Avant la création de la Commission, plusieurs administrations avaient leur mot à dire sur la politique énergétique : la Commission d’ Etat pour le Développement et la Réforme décidait le prix de l’énergie, en particulier de l’essence, du gaz et de l’électricité. Le ministère des Sciences et Technologies était le responsable du développement de l’électricité nucléaire, le ministère des Eaux décidait de la construction des centrales hydrauliques. Les compagnies de pétrole et de gaz, quant à elles, dépendaient de la Commission de Contrôle et de Gestion des biens publics.

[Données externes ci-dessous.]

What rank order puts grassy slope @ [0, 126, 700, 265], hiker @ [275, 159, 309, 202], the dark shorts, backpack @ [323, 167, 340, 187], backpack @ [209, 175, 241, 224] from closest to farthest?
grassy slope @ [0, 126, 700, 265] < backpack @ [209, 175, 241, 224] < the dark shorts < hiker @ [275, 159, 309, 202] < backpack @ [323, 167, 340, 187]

Par conséquent, depuis la suppression de ministère de l’Industrie énergétique en 1993, la Chine n’avait pas d’ administration unique pour prendre les décisions nécessaires dans ce domaine. La fixation des prix, l’accès au marché, les taxes, la politique commerciale, les normes pour garantir la sécurité de la production dépendaient tous de services différents. Aucun ministère chinois n’avait le dernier mot sur la politique énergétique. La mauvaise coordination entre les ministères avait ainsi conduit à une faible efficacité dont la principale conséquence était l’incapacité de satisfaire aux besoins du pays, tant pour l’approvisionnement que pour le développement des énergies propres.

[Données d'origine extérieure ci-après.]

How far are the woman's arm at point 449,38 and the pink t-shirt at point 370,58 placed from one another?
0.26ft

Malheureusement, l’Administration nationale de l’Énergie, créée en 2008, n’a pas inversé la situation. En 2008, il a été envisagé de créer un Ministère de l’ Enérgie. Mais comme les autres ministères concernés n’ont pas voulu céder la moindre parcelle de leur pouvoir, on s’est contenté de créer un administration. Aujourd’hui, l’existence même de cette l’Administration nationale de l’Énergie représente en quelque sorte un compromis.
La CEE sera-t-elle efficace ?
Compte tenu de sa croissance économique particulièrement rapide depuis 30 ans, la Chine a un besoin énorme d’énergie. Depuis 1993, ce pays est un grand consommateur de pétrole, dépassant en 2009 le Japon pour devenir le deuxième importateur après les Etats-Unis. En 2009, également, les importations ont pour la première fois représentée 50% du pétrole consommé en Chine
Aussi bien pour assurer sa sécurité énergétique que pour développer son industrie à un taux minimum de carbonne, la Chine a besoin d’une politique d’énergie efficace, avec une vision globale aussi bien sur le plan intérieur qu’à l’internationale. Mais la création d’une telle commission sera-t-elle à la hauteur des enjeux? On peut en douter.
La Commission d’Etat de l’énergie ne sera pas un organisme permanent. Les affaires courantes seront assurées en partie par l’ Administration nationale de l’Énergie. Selon l’économiste Lin Boqiang, le rôle de la Commission sera divisé entre la gestion macro économique et la coordination des services concernés. Les autres décisions et mesures reviendront à l’Administration nationale de l’Énergie.
Niu Li, économiste du Centre d’Informations d ’Etat (State Information Center) et spécialiste de l’énergie, pense lui aussi que si le premier ministre, entouré de ministres si importants, a pris ce secteur à bras le corps, ce n’est pas pour s’occuper des sujets somme toute mineurs comme le prix d’électricité ou de l’essence mais pour prendre des décisions hautement stratégiques.
Alors quelle sera la nouvelle stratégie du gouvernement chinois? ‘‘La commission est à même d’élaborer la stratégie énergétique, mais cela ne veut pas dire qu’elle va le faire tout de suite’’, conclut Niu Li.